SUPPLIED TEXT ▸
The article chronicles how utility companies have engaged in an extensive lobbying campaign against rooftop solar at the federal and state level. These companies are big campaign donors with deep political influence. They have also been receiving assistance from the American Legislative Exchange Council and the Institute for Energy Research, two think tanks funded by the Koch family, whose sprawling company Koch Industries makes much of its money from fossil-fuel energy. With that kind of political clout, the fledgling rooftop-solar
industry looks overmatched.
The clobbering of rooftop solar should cause dismay not just among environmentalists worried about global warming, but also among economists, policy makers and anyone who cares about economic efficiency. This is a case of an incumbent industry using the power of government to suppress a revolutionary new technology. That’s not good for anyone except the incumbent.

RECORDS SUPPLIED ▸

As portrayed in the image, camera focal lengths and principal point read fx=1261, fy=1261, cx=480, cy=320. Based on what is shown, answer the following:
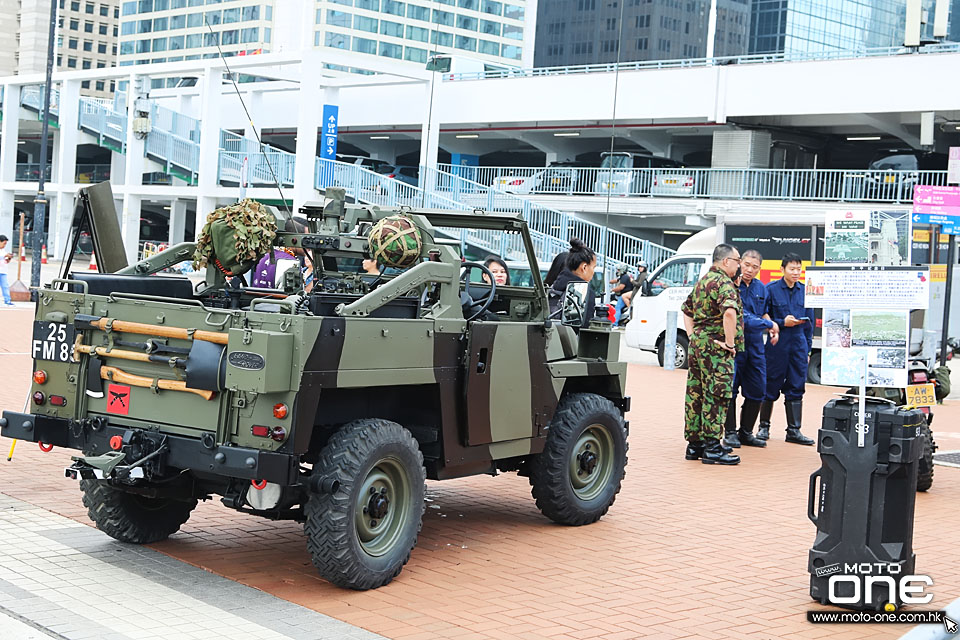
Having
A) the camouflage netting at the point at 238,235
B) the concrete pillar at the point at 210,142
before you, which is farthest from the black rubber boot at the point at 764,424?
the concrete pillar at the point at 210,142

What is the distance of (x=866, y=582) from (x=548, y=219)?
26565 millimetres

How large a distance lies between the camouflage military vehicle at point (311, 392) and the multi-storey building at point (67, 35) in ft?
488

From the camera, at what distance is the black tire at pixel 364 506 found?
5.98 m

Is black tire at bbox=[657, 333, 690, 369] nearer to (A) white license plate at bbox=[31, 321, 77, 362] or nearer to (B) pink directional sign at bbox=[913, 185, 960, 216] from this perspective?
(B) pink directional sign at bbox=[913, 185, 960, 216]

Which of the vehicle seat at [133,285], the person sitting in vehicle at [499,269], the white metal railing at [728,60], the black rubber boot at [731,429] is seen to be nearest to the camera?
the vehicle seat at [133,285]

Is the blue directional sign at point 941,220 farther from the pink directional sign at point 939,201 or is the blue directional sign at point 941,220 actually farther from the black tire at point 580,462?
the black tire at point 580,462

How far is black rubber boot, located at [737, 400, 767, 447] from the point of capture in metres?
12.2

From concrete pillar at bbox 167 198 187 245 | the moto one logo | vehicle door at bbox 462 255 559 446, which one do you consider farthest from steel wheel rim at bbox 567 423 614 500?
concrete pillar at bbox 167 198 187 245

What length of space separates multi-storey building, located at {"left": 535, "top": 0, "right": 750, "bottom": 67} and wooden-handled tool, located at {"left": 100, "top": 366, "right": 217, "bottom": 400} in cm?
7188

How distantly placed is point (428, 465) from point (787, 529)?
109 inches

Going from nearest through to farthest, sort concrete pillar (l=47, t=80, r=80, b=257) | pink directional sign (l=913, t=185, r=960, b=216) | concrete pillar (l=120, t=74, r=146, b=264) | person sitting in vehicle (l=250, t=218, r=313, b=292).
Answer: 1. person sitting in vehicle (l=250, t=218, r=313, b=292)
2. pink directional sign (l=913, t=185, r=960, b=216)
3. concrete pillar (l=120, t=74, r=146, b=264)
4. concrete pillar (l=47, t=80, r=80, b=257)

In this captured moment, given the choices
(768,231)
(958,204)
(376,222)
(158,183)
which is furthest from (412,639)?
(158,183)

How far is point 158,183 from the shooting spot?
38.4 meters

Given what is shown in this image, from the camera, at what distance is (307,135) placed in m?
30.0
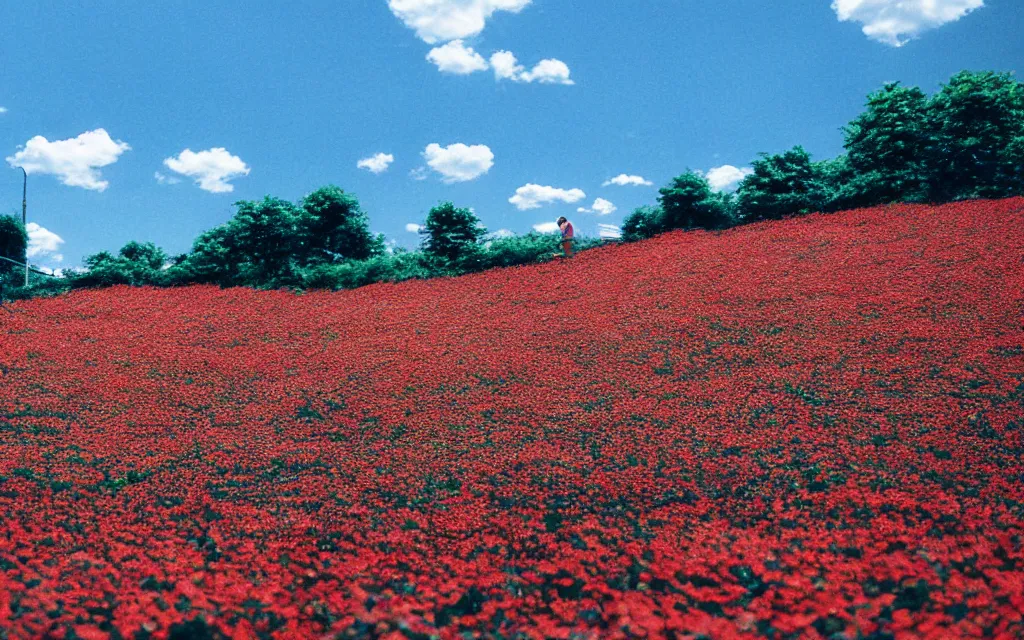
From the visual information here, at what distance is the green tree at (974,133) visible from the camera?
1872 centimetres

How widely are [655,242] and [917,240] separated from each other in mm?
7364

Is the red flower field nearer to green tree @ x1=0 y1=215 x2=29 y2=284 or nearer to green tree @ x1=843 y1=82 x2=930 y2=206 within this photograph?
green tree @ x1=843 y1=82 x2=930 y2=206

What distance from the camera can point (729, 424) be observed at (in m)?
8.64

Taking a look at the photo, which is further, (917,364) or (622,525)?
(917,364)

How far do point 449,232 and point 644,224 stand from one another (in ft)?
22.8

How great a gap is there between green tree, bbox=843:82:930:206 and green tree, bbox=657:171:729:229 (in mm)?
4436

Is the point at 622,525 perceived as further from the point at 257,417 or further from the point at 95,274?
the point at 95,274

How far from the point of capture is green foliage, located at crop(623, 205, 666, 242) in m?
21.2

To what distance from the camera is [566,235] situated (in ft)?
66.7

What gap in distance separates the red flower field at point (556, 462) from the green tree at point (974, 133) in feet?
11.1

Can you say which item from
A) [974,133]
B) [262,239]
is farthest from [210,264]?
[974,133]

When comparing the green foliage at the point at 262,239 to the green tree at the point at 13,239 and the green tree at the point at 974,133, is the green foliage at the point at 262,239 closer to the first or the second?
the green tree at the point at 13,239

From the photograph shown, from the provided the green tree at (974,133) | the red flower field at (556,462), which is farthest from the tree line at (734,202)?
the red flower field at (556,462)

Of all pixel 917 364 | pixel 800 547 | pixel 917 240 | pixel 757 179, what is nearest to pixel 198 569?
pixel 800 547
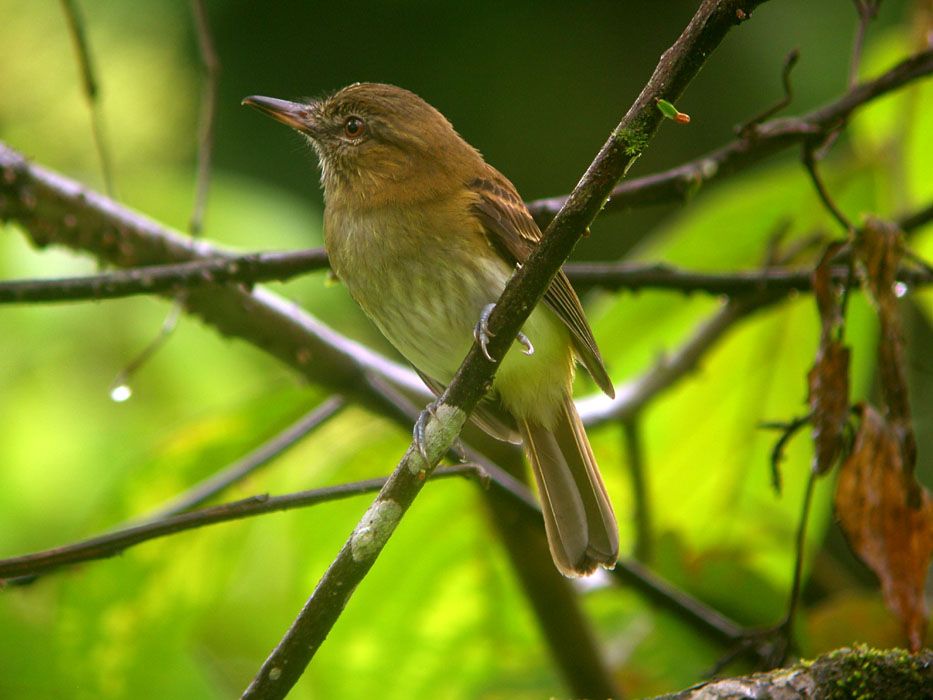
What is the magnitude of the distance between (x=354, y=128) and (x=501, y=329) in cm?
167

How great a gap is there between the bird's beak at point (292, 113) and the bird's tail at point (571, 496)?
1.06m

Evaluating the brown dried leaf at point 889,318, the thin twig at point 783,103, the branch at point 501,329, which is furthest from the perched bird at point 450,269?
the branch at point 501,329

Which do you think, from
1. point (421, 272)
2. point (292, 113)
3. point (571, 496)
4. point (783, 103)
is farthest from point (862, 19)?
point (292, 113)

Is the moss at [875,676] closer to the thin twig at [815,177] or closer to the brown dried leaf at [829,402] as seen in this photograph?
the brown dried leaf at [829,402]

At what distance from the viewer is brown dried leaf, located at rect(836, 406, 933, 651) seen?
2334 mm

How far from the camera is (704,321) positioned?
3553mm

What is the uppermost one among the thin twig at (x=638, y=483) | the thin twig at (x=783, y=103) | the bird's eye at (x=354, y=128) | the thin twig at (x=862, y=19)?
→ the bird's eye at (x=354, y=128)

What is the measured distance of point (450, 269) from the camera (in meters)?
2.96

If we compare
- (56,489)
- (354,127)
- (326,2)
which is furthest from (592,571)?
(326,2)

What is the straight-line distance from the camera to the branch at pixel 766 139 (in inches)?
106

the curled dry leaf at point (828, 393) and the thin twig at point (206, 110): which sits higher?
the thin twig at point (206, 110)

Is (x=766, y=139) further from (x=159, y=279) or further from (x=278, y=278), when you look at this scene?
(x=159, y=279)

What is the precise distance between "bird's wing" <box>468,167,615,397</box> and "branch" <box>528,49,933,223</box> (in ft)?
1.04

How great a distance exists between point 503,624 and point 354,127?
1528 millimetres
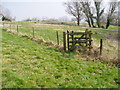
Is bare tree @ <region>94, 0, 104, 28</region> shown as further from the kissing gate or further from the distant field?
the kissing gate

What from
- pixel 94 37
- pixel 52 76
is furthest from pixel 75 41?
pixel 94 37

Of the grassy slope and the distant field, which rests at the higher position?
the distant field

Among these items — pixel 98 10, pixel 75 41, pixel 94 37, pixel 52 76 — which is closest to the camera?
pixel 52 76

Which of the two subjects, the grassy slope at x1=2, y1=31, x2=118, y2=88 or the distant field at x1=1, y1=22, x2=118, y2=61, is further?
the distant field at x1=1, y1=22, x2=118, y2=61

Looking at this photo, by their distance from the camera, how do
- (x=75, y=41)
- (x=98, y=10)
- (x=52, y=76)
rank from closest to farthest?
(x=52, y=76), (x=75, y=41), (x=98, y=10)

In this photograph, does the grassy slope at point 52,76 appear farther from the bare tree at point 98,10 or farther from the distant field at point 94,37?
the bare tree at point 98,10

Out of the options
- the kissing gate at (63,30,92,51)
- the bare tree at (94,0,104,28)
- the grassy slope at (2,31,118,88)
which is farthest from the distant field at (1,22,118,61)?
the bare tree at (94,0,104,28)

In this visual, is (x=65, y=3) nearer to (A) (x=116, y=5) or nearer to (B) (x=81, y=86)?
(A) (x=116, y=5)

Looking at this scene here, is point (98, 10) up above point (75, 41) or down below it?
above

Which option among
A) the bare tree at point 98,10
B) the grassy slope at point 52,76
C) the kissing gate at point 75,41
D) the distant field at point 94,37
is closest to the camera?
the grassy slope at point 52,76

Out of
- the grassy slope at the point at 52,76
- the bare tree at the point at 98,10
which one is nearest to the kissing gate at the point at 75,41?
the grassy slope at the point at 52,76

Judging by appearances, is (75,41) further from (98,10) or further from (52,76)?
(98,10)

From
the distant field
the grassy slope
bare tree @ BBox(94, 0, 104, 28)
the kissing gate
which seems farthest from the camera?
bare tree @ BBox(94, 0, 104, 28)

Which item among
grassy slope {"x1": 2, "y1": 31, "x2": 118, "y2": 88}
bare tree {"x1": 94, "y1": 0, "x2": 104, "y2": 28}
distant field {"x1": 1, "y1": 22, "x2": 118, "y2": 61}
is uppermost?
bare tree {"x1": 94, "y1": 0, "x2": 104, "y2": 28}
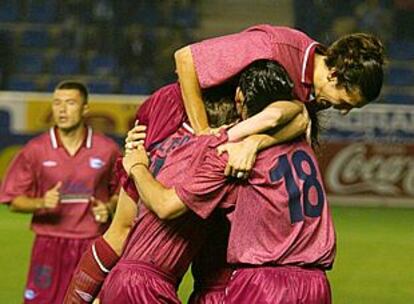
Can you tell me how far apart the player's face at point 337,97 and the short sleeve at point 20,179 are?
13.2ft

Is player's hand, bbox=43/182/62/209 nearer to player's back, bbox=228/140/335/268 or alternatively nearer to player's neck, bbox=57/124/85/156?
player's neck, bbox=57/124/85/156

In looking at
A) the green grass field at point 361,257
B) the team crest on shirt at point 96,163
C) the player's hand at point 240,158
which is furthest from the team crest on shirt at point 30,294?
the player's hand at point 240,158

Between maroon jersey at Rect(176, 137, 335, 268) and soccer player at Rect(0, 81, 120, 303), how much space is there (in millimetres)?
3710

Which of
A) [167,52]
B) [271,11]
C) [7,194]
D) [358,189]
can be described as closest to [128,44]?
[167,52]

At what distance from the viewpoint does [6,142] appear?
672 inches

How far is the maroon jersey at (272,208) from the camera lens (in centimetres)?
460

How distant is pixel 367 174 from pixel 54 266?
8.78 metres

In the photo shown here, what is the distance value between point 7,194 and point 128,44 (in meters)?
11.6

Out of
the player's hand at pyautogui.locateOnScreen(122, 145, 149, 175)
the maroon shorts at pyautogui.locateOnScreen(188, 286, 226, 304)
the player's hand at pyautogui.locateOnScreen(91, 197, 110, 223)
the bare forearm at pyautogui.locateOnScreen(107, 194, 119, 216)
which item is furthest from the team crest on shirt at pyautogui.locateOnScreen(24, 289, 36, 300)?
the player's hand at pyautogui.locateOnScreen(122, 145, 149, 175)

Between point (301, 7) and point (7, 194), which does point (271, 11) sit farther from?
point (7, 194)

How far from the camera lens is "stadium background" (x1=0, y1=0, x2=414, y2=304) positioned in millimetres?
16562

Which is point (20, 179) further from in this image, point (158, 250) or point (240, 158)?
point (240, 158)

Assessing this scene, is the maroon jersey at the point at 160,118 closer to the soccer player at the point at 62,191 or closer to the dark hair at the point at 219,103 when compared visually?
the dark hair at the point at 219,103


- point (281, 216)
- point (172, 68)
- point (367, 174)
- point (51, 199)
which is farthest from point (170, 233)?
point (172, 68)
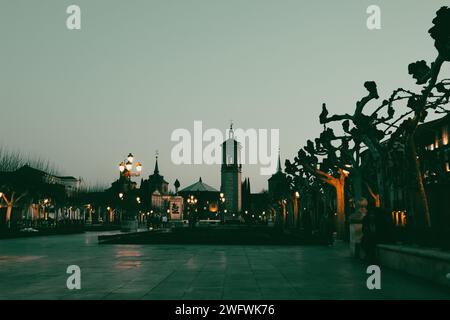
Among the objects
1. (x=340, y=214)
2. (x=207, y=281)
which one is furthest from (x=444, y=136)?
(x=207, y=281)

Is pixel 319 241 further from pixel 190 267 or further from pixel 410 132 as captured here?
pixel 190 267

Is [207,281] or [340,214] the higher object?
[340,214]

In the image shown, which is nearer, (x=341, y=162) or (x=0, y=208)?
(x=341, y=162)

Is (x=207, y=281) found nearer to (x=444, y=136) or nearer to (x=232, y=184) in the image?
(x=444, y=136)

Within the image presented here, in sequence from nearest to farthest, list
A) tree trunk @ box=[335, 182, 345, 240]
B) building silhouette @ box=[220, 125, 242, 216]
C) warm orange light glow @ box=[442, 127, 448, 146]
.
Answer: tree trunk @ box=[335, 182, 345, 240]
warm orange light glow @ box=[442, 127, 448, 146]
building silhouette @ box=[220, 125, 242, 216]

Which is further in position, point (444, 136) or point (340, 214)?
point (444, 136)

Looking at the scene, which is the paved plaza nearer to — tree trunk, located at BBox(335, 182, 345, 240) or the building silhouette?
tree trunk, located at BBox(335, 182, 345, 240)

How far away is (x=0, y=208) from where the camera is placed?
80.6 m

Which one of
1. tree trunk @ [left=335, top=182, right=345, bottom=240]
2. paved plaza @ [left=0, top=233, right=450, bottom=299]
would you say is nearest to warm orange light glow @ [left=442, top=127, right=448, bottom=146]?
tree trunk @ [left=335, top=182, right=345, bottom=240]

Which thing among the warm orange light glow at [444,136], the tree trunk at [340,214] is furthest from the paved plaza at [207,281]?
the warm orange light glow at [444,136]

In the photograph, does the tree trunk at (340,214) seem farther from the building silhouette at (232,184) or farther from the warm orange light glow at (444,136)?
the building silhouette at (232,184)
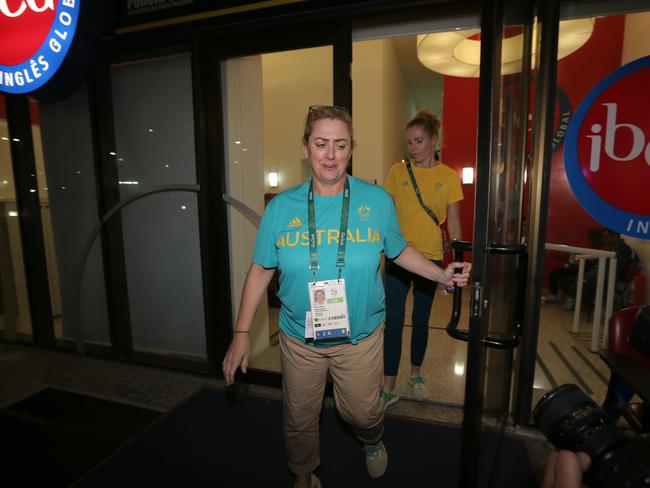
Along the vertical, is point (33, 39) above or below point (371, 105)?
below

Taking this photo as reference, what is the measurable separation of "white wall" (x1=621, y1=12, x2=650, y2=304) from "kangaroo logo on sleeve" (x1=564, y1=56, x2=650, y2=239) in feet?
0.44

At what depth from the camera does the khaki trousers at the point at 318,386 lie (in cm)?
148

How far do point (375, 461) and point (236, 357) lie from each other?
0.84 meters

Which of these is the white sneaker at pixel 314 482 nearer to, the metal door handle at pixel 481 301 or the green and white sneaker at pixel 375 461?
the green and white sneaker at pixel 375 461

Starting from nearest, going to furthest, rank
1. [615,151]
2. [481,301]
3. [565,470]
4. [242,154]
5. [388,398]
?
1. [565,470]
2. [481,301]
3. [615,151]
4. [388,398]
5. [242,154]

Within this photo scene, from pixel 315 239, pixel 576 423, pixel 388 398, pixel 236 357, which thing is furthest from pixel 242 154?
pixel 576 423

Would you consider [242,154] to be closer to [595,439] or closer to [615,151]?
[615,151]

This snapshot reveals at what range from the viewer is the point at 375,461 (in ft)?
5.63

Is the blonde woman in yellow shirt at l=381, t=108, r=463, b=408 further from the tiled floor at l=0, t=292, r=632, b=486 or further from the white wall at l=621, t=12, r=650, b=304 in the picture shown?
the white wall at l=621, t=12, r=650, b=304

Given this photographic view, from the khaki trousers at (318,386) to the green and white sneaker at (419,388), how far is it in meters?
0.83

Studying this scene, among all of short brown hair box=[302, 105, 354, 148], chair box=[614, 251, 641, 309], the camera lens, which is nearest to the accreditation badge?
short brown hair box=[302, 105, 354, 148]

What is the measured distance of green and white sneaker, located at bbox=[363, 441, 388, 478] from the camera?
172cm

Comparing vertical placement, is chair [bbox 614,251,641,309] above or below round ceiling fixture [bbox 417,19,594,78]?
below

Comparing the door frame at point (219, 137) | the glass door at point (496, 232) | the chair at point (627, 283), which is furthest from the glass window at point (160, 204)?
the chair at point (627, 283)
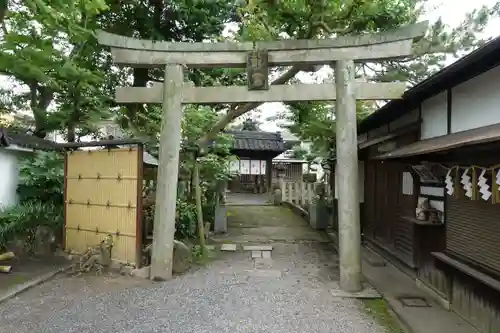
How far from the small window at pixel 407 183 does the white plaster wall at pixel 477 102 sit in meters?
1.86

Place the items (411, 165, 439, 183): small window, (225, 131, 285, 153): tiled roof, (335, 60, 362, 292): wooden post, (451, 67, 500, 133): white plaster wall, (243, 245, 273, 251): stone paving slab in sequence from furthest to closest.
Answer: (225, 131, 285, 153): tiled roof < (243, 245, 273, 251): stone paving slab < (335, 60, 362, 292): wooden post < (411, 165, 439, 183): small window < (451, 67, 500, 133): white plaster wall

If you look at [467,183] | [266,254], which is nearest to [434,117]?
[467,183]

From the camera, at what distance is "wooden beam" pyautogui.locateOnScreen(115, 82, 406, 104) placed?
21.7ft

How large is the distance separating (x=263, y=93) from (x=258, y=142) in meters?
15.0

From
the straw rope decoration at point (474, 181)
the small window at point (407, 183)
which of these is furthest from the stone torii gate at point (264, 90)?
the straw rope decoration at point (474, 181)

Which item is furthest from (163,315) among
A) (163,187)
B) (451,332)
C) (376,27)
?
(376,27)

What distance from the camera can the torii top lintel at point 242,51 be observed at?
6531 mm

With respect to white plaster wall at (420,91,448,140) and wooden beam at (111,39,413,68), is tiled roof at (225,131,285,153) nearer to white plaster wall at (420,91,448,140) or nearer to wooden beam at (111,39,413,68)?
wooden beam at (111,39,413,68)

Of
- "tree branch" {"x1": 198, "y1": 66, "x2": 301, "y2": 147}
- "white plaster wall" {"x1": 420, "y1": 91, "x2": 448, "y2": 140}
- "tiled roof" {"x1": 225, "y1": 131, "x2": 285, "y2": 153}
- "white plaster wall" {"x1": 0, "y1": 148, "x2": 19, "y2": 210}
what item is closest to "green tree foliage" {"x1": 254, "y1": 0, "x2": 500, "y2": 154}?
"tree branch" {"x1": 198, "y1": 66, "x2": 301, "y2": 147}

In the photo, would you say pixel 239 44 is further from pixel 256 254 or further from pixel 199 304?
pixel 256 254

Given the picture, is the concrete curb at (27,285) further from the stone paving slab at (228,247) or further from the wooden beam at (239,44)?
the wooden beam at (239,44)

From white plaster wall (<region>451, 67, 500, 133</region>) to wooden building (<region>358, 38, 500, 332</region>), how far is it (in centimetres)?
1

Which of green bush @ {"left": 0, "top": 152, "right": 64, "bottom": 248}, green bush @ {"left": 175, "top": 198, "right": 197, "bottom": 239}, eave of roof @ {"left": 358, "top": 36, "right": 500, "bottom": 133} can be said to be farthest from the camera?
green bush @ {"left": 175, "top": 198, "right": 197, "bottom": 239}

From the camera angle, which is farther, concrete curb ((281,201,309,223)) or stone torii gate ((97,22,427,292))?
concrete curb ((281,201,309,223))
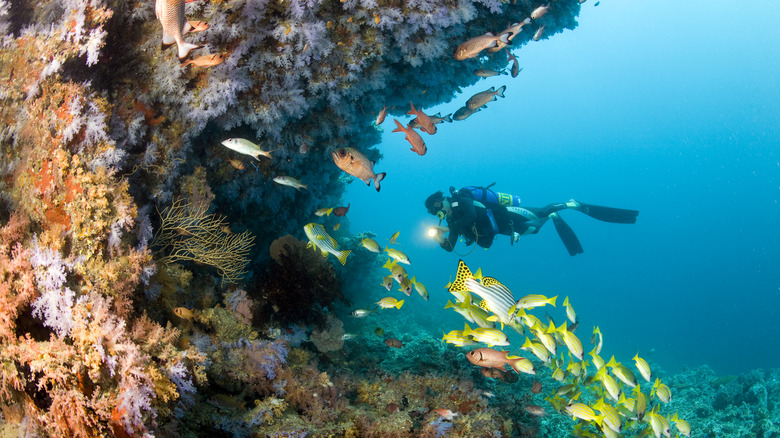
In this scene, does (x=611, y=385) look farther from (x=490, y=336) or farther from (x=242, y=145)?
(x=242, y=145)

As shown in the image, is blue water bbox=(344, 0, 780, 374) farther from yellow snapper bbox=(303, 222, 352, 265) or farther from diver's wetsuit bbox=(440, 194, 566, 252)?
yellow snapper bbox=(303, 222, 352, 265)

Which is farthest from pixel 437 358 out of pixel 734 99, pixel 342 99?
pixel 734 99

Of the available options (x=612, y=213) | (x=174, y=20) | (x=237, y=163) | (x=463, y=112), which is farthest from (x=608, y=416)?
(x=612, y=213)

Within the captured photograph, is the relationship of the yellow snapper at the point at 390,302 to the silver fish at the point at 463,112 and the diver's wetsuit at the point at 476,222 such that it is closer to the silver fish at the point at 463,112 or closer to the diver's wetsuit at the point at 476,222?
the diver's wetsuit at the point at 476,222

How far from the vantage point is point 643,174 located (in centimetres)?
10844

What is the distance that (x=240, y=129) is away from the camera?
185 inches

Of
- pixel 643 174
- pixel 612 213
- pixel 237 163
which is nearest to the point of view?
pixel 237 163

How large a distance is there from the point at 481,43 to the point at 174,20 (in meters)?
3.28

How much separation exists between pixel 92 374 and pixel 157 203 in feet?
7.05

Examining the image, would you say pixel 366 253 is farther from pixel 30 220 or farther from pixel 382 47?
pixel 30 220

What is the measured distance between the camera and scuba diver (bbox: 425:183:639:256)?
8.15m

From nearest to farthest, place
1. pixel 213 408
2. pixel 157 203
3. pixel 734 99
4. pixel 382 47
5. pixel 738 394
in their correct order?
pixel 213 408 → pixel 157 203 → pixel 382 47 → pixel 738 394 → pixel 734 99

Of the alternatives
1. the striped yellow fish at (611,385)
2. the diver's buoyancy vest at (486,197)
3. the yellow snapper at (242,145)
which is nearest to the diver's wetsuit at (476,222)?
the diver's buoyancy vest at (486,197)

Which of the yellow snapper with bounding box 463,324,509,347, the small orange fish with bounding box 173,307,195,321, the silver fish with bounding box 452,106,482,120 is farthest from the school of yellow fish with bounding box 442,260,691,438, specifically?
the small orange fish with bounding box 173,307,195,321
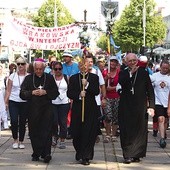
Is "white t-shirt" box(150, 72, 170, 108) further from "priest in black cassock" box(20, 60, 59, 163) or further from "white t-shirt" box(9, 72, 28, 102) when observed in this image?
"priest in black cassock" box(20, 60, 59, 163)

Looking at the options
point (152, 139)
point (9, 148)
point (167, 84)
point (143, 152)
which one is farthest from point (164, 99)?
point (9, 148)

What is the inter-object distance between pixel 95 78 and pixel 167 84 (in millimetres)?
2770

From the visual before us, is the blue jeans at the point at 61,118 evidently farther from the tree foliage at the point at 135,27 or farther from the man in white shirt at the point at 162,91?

WHAT YOU HAVE TO DO ▸
Write out the part of the text on utility lobbying against rooftop solar that begins with "The article chronicles" and ends after "industry looks overmatched.".

FULL ANSWER ▸
The article chronicles how utility companies have engaged in an extensive lobbying campaign against rooftop solar at the federal and state level. These companies are big campaign donors with deep political influence. They have also been receiving assistance from the American Legislative Exchange Council and the Institute for Energy Research, two think tanks funded by the Koch family, whose sprawling company Koch Industries makes much of its money from fossil-fuel energy. With that kind of political clout, the fledgling rooftop-solar
industry looks overmatched.